(CONSEGNA) Copia per favore dal brano di riferimento il tratto che inizia con "Oltre al giardino" e finisce con "d’api e propoli.".

(BRANO DI RIFERIMENTO)
Oltre al giardino pensile e agli alveari di Sinsila, installati all’interno di una struttura in legno che ha posti per sedersi e godersi il ronzio delle api, il Centro vanta anche un piccolo caffè comunitario e una varietà di mostre, programmi e laboratori per bambini e adulti su temi in materia di sostenibilità e ambientalismo. Questi includono corsi per la produzione di prodotti da cera d’api e propoli.
“Grazie ai corsi che stiamo facendo, siamo riusciti a creare una comunità qui. Le persone vengono da noi per imparare, per incontrarsi, per lavorare insieme. Quasi come WeWork” (un fornitore di spazi di lavoro condivisi fisici e virtuali, con sede a New York), dice Nasser con un sorriso. “Miriamo anche a tornare alle radici culturali della comunità qui e a farne un nuovo uso. In passato, i tetti erano parte integrante della vita quotidiana. Perché non tornare a farlo?”

(MATERIALE FORNITO)
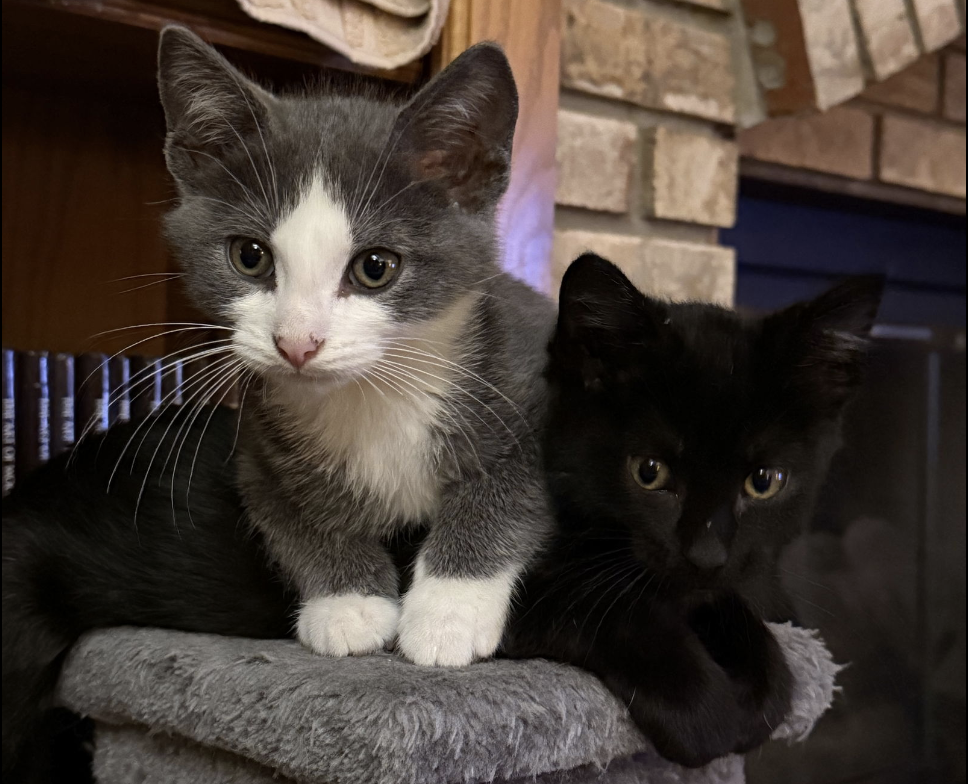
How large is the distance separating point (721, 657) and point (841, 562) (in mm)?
856

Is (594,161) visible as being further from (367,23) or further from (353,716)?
(353,716)

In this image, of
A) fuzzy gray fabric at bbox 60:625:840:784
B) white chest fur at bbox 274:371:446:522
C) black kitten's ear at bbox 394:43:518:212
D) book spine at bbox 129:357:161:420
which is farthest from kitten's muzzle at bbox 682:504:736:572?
book spine at bbox 129:357:161:420

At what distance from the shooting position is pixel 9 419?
41.8 inches

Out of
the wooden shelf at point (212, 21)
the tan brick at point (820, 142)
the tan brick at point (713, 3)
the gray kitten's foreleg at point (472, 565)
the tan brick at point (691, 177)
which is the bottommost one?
the gray kitten's foreleg at point (472, 565)

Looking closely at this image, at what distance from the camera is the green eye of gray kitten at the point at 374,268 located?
2.33 ft

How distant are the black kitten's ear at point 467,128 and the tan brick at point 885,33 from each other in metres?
0.80

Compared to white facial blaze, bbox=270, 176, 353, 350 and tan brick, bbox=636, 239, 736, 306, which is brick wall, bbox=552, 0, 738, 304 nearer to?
tan brick, bbox=636, 239, 736, 306

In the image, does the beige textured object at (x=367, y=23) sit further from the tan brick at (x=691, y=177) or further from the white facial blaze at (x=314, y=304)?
the tan brick at (x=691, y=177)

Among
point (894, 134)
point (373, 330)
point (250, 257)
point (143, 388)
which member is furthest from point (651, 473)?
point (894, 134)

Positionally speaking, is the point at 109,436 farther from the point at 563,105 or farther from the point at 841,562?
the point at 841,562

(RISPOSTA SCRITTA)
Oltre al giardino pensile e agli alveari di Sinsila, installati all’interno di una struttura in legno che ha posti per sedersi e godersi il ronzio delle api, il Centro vanta anche un piccolo caffè comunitario e una varietà di mostre, programmi e laboratori per bambini e adulti su temi in materia di sostenibilità e ambientalismo. Questi includono corsi per la produzione di prodotti da cera d’api e propoli.